Лай Мыша можно было бы сравнить с этим — отчасти. Каждый раз, когда он лаял, клянусь вам, у меня некоторые мышцы самопроизвольно дергались или сжимались как от инъекции адреналина. Я не смог бы спать даже при половинной громкости такого лая — и это без учета тех доз энергии, что лупили по мне электрическими разрядами с каждым новым «гав!» В тесном пространстве квартиры лай просто оглушал не хуже артиллерийского залпа. Мыш гавкнул так раз двенадцать, а потом смолк. Наступила внезапная тишина, только в ушах звенело.

Прошло несколько секунд, прежде чем уши мои снова обрели способность слышать, и до меня донеслись звуки с этажа над нами: шлепки босых ног, одновременно соскочивших с кроватей. Такие звуки слышишь обычно в казарме при подъеме по тревоге.
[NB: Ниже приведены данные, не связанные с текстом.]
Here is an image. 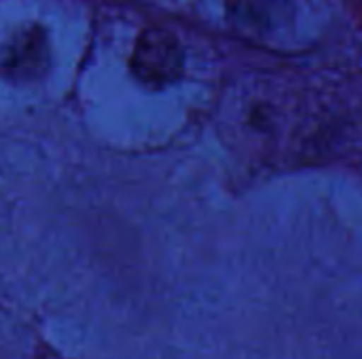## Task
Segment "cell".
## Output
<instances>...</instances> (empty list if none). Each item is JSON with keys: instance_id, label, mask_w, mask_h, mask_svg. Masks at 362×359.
I'll use <instances>...</instances> for the list:
<instances>
[{"instance_id": "obj_1", "label": "cell", "mask_w": 362, "mask_h": 359, "mask_svg": "<svg viewBox=\"0 0 362 359\" xmlns=\"http://www.w3.org/2000/svg\"><path fill=\"white\" fill-rule=\"evenodd\" d=\"M182 68L185 53L172 32L148 28L138 36L132 55V72L142 85L163 89L182 76Z\"/></svg>"}, {"instance_id": "obj_2", "label": "cell", "mask_w": 362, "mask_h": 359, "mask_svg": "<svg viewBox=\"0 0 362 359\" xmlns=\"http://www.w3.org/2000/svg\"><path fill=\"white\" fill-rule=\"evenodd\" d=\"M231 25L248 38L274 40L295 25L293 0H225Z\"/></svg>"}, {"instance_id": "obj_3", "label": "cell", "mask_w": 362, "mask_h": 359, "mask_svg": "<svg viewBox=\"0 0 362 359\" xmlns=\"http://www.w3.org/2000/svg\"><path fill=\"white\" fill-rule=\"evenodd\" d=\"M49 59L47 32L40 25H28L13 34L6 42L2 55V68L6 74L15 78H32L38 76Z\"/></svg>"}]
</instances>
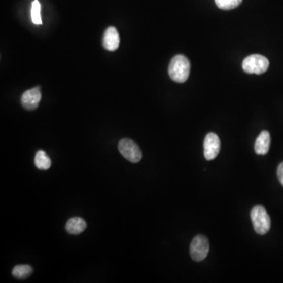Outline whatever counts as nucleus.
<instances>
[{
  "label": "nucleus",
  "instance_id": "nucleus-15",
  "mask_svg": "<svg viewBox=\"0 0 283 283\" xmlns=\"http://www.w3.org/2000/svg\"><path fill=\"white\" fill-rule=\"evenodd\" d=\"M277 175H278L280 184L283 186V162H281L278 165V170H277Z\"/></svg>",
  "mask_w": 283,
  "mask_h": 283
},
{
  "label": "nucleus",
  "instance_id": "nucleus-8",
  "mask_svg": "<svg viewBox=\"0 0 283 283\" xmlns=\"http://www.w3.org/2000/svg\"><path fill=\"white\" fill-rule=\"evenodd\" d=\"M103 47L109 51H114L119 47L120 36L117 28L109 27L103 36Z\"/></svg>",
  "mask_w": 283,
  "mask_h": 283
},
{
  "label": "nucleus",
  "instance_id": "nucleus-13",
  "mask_svg": "<svg viewBox=\"0 0 283 283\" xmlns=\"http://www.w3.org/2000/svg\"><path fill=\"white\" fill-rule=\"evenodd\" d=\"M41 6L38 0H34L31 4V16L32 22L36 25H42L41 19Z\"/></svg>",
  "mask_w": 283,
  "mask_h": 283
},
{
  "label": "nucleus",
  "instance_id": "nucleus-2",
  "mask_svg": "<svg viewBox=\"0 0 283 283\" xmlns=\"http://www.w3.org/2000/svg\"><path fill=\"white\" fill-rule=\"evenodd\" d=\"M251 220L254 231L258 234L264 235L271 228V219L262 205H256L251 211Z\"/></svg>",
  "mask_w": 283,
  "mask_h": 283
},
{
  "label": "nucleus",
  "instance_id": "nucleus-11",
  "mask_svg": "<svg viewBox=\"0 0 283 283\" xmlns=\"http://www.w3.org/2000/svg\"><path fill=\"white\" fill-rule=\"evenodd\" d=\"M34 162H35L36 167L38 169L47 170L49 169L51 166V159L44 151H37Z\"/></svg>",
  "mask_w": 283,
  "mask_h": 283
},
{
  "label": "nucleus",
  "instance_id": "nucleus-12",
  "mask_svg": "<svg viewBox=\"0 0 283 283\" xmlns=\"http://www.w3.org/2000/svg\"><path fill=\"white\" fill-rule=\"evenodd\" d=\"M33 270L29 265H18L14 267L12 274L18 279H25L31 275Z\"/></svg>",
  "mask_w": 283,
  "mask_h": 283
},
{
  "label": "nucleus",
  "instance_id": "nucleus-5",
  "mask_svg": "<svg viewBox=\"0 0 283 283\" xmlns=\"http://www.w3.org/2000/svg\"><path fill=\"white\" fill-rule=\"evenodd\" d=\"M118 150L121 155L130 162L138 163L143 157L141 150L135 142L129 138H124L119 142Z\"/></svg>",
  "mask_w": 283,
  "mask_h": 283
},
{
  "label": "nucleus",
  "instance_id": "nucleus-7",
  "mask_svg": "<svg viewBox=\"0 0 283 283\" xmlns=\"http://www.w3.org/2000/svg\"><path fill=\"white\" fill-rule=\"evenodd\" d=\"M41 98L42 94L39 87L28 90L21 95V105L27 110H36L41 102Z\"/></svg>",
  "mask_w": 283,
  "mask_h": 283
},
{
  "label": "nucleus",
  "instance_id": "nucleus-1",
  "mask_svg": "<svg viewBox=\"0 0 283 283\" xmlns=\"http://www.w3.org/2000/svg\"><path fill=\"white\" fill-rule=\"evenodd\" d=\"M191 72V63L187 57L178 54L171 60L168 66V74L173 81L184 83L187 81Z\"/></svg>",
  "mask_w": 283,
  "mask_h": 283
},
{
  "label": "nucleus",
  "instance_id": "nucleus-9",
  "mask_svg": "<svg viewBox=\"0 0 283 283\" xmlns=\"http://www.w3.org/2000/svg\"><path fill=\"white\" fill-rule=\"evenodd\" d=\"M271 145V135L267 131H263L256 139L254 150L259 155H265L268 153Z\"/></svg>",
  "mask_w": 283,
  "mask_h": 283
},
{
  "label": "nucleus",
  "instance_id": "nucleus-10",
  "mask_svg": "<svg viewBox=\"0 0 283 283\" xmlns=\"http://www.w3.org/2000/svg\"><path fill=\"white\" fill-rule=\"evenodd\" d=\"M86 227H87V224H86L85 220L81 217H73V218L69 219L65 225L67 232L74 234V235L84 232Z\"/></svg>",
  "mask_w": 283,
  "mask_h": 283
},
{
  "label": "nucleus",
  "instance_id": "nucleus-6",
  "mask_svg": "<svg viewBox=\"0 0 283 283\" xmlns=\"http://www.w3.org/2000/svg\"><path fill=\"white\" fill-rule=\"evenodd\" d=\"M220 151V140L215 133H208L204 138V156L208 161L215 159Z\"/></svg>",
  "mask_w": 283,
  "mask_h": 283
},
{
  "label": "nucleus",
  "instance_id": "nucleus-4",
  "mask_svg": "<svg viewBox=\"0 0 283 283\" xmlns=\"http://www.w3.org/2000/svg\"><path fill=\"white\" fill-rule=\"evenodd\" d=\"M209 252V242L204 235H197L192 240L190 248L191 258L196 262L204 261Z\"/></svg>",
  "mask_w": 283,
  "mask_h": 283
},
{
  "label": "nucleus",
  "instance_id": "nucleus-3",
  "mask_svg": "<svg viewBox=\"0 0 283 283\" xmlns=\"http://www.w3.org/2000/svg\"><path fill=\"white\" fill-rule=\"evenodd\" d=\"M269 67V61L261 54H252L246 57L242 62V68L250 74H264Z\"/></svg>",
  "mask_w": 283,
  "mask_h": 283
},
{
  "label": "nucleus",
  "instance_id": "nucleus-14",
  "mask_svg": "<svg viewBox=\"0 0 283 283\" xmlns=\"http://www.w3.org/2000/svg\"><path fill=\"white\" fill-rule=\"evenodd\" d=\"M241 2L242 0H215L217 7L224 11H229L237 8Z\"/></svg>",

В квартире за стеной кто-то кричал. Залаяли другие собаки, заплакали дети. Захлопали двери.

Мыш снова сел, поводя башкой из стороны в ссторону на каждый новый звук.

— Блин-тарарам, Гарри, — выдохнула Элейн, широко раскрыв глаза. — Это… Откуда, черт подери, у тебя настоящая Храмовая Собака?

— Э… Если уж на то пошло, из места, очень похожего на это, — я потрепал Мыша по загривку. — Умница, пес.

Мыш вильнул хвостом и распахнул пасть в довольной ухмылке.

Левой рукой — в правой я держал пистолет — я отворил дверь и, вытянув шею, посмотрел вправо-влево по коридору. Там и сям метались хорошо видные в дыму лучи фонариков. Слышались крики: «Пожар! Пожар! Выводите всех!»